Selected text:
Checketts had announced his decision just moments earlier at the La Caille restaurant before a crowd that included Real Madrid's president, Sandy Mayor Tom Dolan and County Councilwoman Jenny Wilson. The group gave the RSL owner a standing ovation, said Anderson, who jump-started the talks earlier this week and is seen as soccer's unlikely hero.
The groundbreaking is scheduled for today at noon at the stadium site near 9400 S. State St. in Sandy.
The announcement came after hours of roller-coaster negotiations during which the parties had a deal, then didn't, then did and so on.
While the County Council still must sign off, a majority appears on board.
Checketts didn't return phone calls late Friday.
County Mayor Peter Corroon had made what the county considered its last, best stadium offer earlier Friday - a day before today's deadline. The team was poised to reject it, but accepted it at literally the eleventh hour.
When Corroon unveiled his plan, he declared it a "good deal for our citizens."
"Hopefully the citizens will realize it's all tourist money and it's not a giveaway," he said.
County leaders say the deal is better than the one they rejected just last month - even though RSL would get more money out of the proposal - $55 million in combined subsidies from the county and Sandy compared with $45 million earlier.
That's because the county would tap $20 million in existing funds it set aside for a parking garage at Sandy's South Towne Expo Center, using the money to build joint parking and related infrastructure across the street at the stadium. That would eliminate the problem of heavy upfront interest payments that had troubled Corroon and the council.
"We're getting double the bang for the parking buck that can service two facilities," said Dolan, whose compromise is to kick in $15 million in property-tax increment, up from $10 million.
A major sticking point for RSL was that the proposal prevented the county from using its cash to buy land beneath the stadium. An earlier plan anticipated the county leasing that land to RSL for $1 a year. Attorney said that was illegal if the county did not pocket fair-market value.
Early Friday, Dolan was hopeful for a 2008 opening for the stadium. He already knows what soccer would do for his city. "This week [with Real Madrid in town] has demonstrated what soccer can mean for the state - bring people from all over the world and put Utah on the map."
The county proposal also seeks concessions from the team. RSL would build community soccer fields, hold annual charity events, give hundreds of tickets to schoolchildren and spend $1 million promoting county tourism.
It also would be required to remain in the county for 30 years or pay back $10 million.
And the county would issue up to $20 million in bonds that would be paid back in hotel taxes. But the money won't be spent until 2011 - giving the county five years to see if Major League Soccer has staying power. If the team folded, the county wouldn't have spent any money on the team.
That safety net was enough to earn the endorsement of Wilson - a previous no vote - who called the offer "fiscally sound."
"I'm very comfortable with these terms," she said.
So is Councilman Joe Hatch. "Peter saved the taxpayers tens of millions of dollars," he said. "Sometimes stubbornness pays off."

Source data:

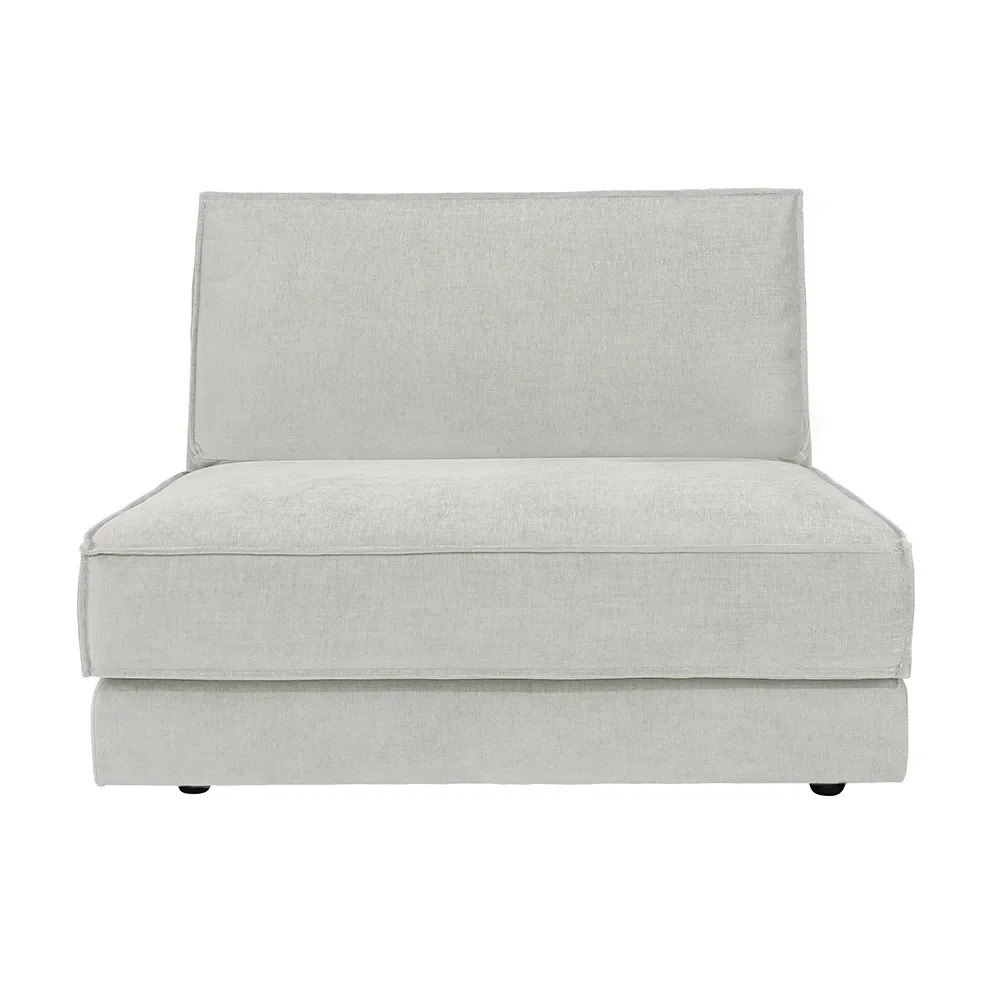 Montana Mittsektion 1-Sits 93 Cm Hailey shell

Set of tasks:
1. According to the stadium article, how long would the team be required to remain in the county?
2. Repeat the stretch of the stadium article from "Early Friday, Dolan" through "promoting county tourism.".
None of the lines are needed here.

List of solutions:
1. 30 years, or it would have to pay back $10 million.

2.
Early Friday, Dolan was hopeful for a 2008 opening for the stadium. He already knows what soccer would do for his city. "This week [with Real Madrid in town] has demonstrated what soccer can mean for the state - bring people from all over the world and put Utah on the map."
The county proposal also seeks concessions from the team. RSL would build community soccer fields, hold annual charity events, give hundreds of tickets to schoolchildren and spend $1 million promoting county tourism.